Meeting the limit of Plotly maps

data analysis
prison map
In trying to make an animated prison map, I’ve reached one of Plotly’s limits
Published

2024-03-23

Previously, I have used Plotly to make a map of UK prisons, and built a data model for how they change over time. I had hoped to be able to combine these, but I think I’ll have to change tack to make the animated map I had planned.

Data extraction

First, I need the data. I’m using Plotly’s scatter_mapbox() to create the map. The plan is to have the colours represent the operator, the size represent the operational capacity, then animate over time. I had a nice little tooltip on the static version of the plot, so it would be nice to include other information like the type of prison on that. This means each row of the table needs to contain:

  1. Prison name
  2. Latitude
  3. Longitude
  4. Prison type
  5. Operational capacity
  6. Operator
  7. Date

SQL

For my friend to update the data as he finds it, I have a spreadsheet. For my own purposes, however, I have an sqlite database. Partly I’m hoping having it in this format will help protect me from the perils of spreadsheets, partly I want an excuse to use SQL. I’ve explored SQL through coding problems, but haven’t really used it for anything practical.

Show the code
import sqlite3
import pandas as pd
import itertools
import plotly.express as px

# Connect to the database
conn = sqlite3.connect('data/prisons.db')

# Perform SQL query
query = """
SELECT 
    s.latitude, 
    s.longitude, 
    p.prison_name, 
    pt.prison_type, 
    pc.operational_capacity, 
    od.operator, 
    od.start_date AS date 
FROM 
    sites s
JOIN 
    prisons p ON s.site_id = p.site_id
JOIN 
    prison_types pt ON p.prison_id = pt.prison_id
JOIN 
    prison_capacities pc ON p.prison_id = pc.prison_id
JOIN 
    operator_dates od ON p.prison_id = od.prison_id
WHERE 
    (pt.prison_type, pc.operational_capacity, od.operator, od.start_date) IN (
        SELECT DISTINCT 
            prison_type, 
            operational_capacity, 
            operator, 
            operator_dates.start_date 
        FROM 
            prison_types 
        JOIN 
            prison_capacities ON prison_types.prison_id = prison_capacities.prison_id
        JOIN 
            operator_dates ON prison_types.prison_id = operator_dates.prison_id
    )
"""

# Execute the query
df = pd.read_sql_query(query, conn)
conn.close()

I’m about to go through the SQL query in some detail.

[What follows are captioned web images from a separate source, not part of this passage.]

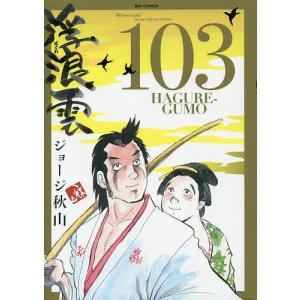 浮浪雲 103 / ジョージ秋山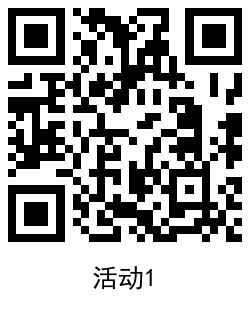 QRCode_20210709170156.png
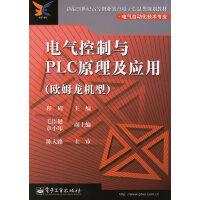 电气控制与PLC原理及应用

If that sounds dreadful, you should probably skip ahead to the next section.

The basic stuff is at the top. The SELECT statement describes the kind of table that plotly needs, with the correct fields. The FROM and JOIN statements mean we can get all of the data from the tables in the database, using the relationships set up in the data model.

The interesting part is in the WHERE clause. You might notice that the code inside the brackets looks a bit like the overall query. This is a subquery that makes a makes a table with a row for every time there is a new operator for a prison. This works by combining every DISTINCT value taken from these tables. This won’t do exactly what I want in the end: I’m going to want a new row for every time any of these attributes changes, but it’s good enough to start creating this map.

Data manipulation

Cleaning

For some of the values in this table, the dates might be parsed as timestamps. For any dates in the original data, the values will be a four digit integer, as a string. We will tidy these up and initially simply have them as an integer for the year. We also have prisons dating back a long way; for example, the Marshalsea was open from 1373-1842. However, there was not much change back then, so the map is fairly boring early on, and the interesting stuff only comes along in the 20th century, so we can filter out events before then to show a more informative range.

Show the code
df.dropna(inplace=True)
df['date'] = df['date'].apply(lambda x: x.year if isinstance(x, pd.Timestamp) else int(x))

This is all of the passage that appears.